My son is still an inpatient at a psychiatric hospital. He is safe, he is taking medication, and he is getting therapy. He will come home soon.
I have a squad of friends and family praying for him and for the rest of our family. I feel it. I’ve been blessed with moments of the most famous peace of all, that which passes understanding. I’ve been blessed with audacious hope, laughter, and being witness to his genuine smile. Visiting hours are short. Each moment feels desperately precious. I want to drown in his words. When I hug him hello and goodbye, I inhale.
The death of my father in June was brutal. I’m still grappling with losing him. But the very real loss of my father is an acorn compared to the oak of the mere thought of losing my son. He was close. For the rest of our lives, we will carry the memories of this grievous time. When the ambulance crew loaded him inside, one of the crew members said they’d take good care of him. Their job was to take him from one hospital to another. My job was to drive home, alone.
The night was cold and I had left my coat in the car when we arrived at the ER 9 hours earlier. I walked from the ambulance bay through a dark parking lot. I was slightly chilled, but the shivers were intense. My entire body, heart, mind, and soul were screaming for the warmth of hope. I remembered my son shivering in the maroon scrubs but denying he was cold. He must have been so afraid.
I was so afraid.
I unlocked my car and sat behind the wheel. When we arrived, I said, “This is going to change everything for the rest of your life. Do you know that?” I wasn’t trying to change his mind. I was being honest and needed to know he understood.
He answered, “Isn’t it better to be here than not?”
With that, we went inside.
I drove to the ER with him. I drove home alone. That’s tough in any circumstance. Packing him into that ambulance with a kiss and my consent was one of the hardest things I’ve ever done and one of the worst moments of my life as a mom.
With the legalities of a 72 hour hold, I felt like I had just signed away my son.
My son has had three surgeries in his life. I signed consents for all.
I’ve signed him up for schools, clubs, and field trips.
I sent him on a class trip 1,000 miles away. You can’t do that without a signature or twelve.
I’ve sent him to competitions in other states. Again, scritch scratch loopy loop. Done.
Yes, please clean his teeth, I’ve signed.

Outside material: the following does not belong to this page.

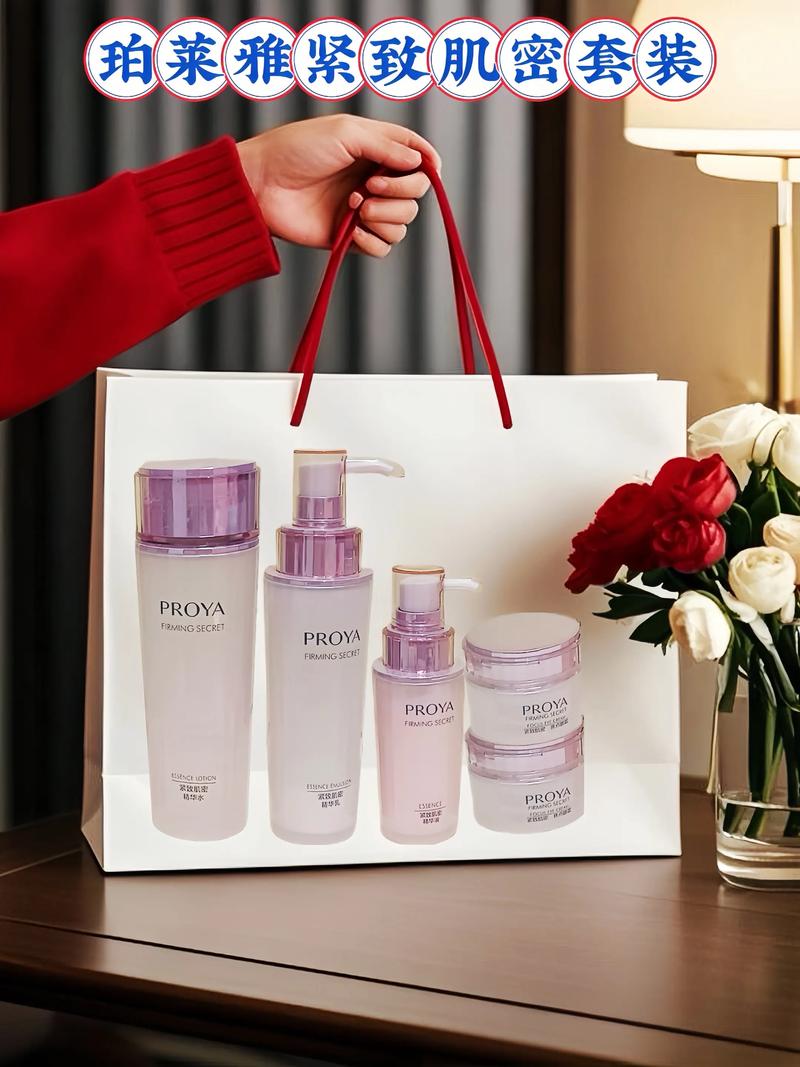 铂来雅护肤品效果真的好吗？-图1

Yes, please remind him (in an official curriculum-sanctioned manner) how babies are made. I’ll sign that.
Sure, church camp. You may give him Tylenol. Signature required, signature given.
Load up his little thighs and big kid arms with pokes intended to protect him. I understand the risks and demonstrate with my scrawl.
My pens and their pens have propelled him towards scalpels and a western horizon. They’ve secured seats on chartered busses and protection from mumps. They let him zip line over a mountain creek, learn to drive, and tour a gold mine—not simultaneously. With every expressed consent, I believed I was putting him on the trajectory to the beautiful and the worthwhile and the protected.
That trajectory was a lie. While he had all the right things going for him on the outside, he despaired. We didn’t know at first. He hid it well and went through the motions of being a suburban teenaged boy. One day it became too much to bear and he told. He let it out.
He laid down his name, his words, himself on a long dark line: Help me.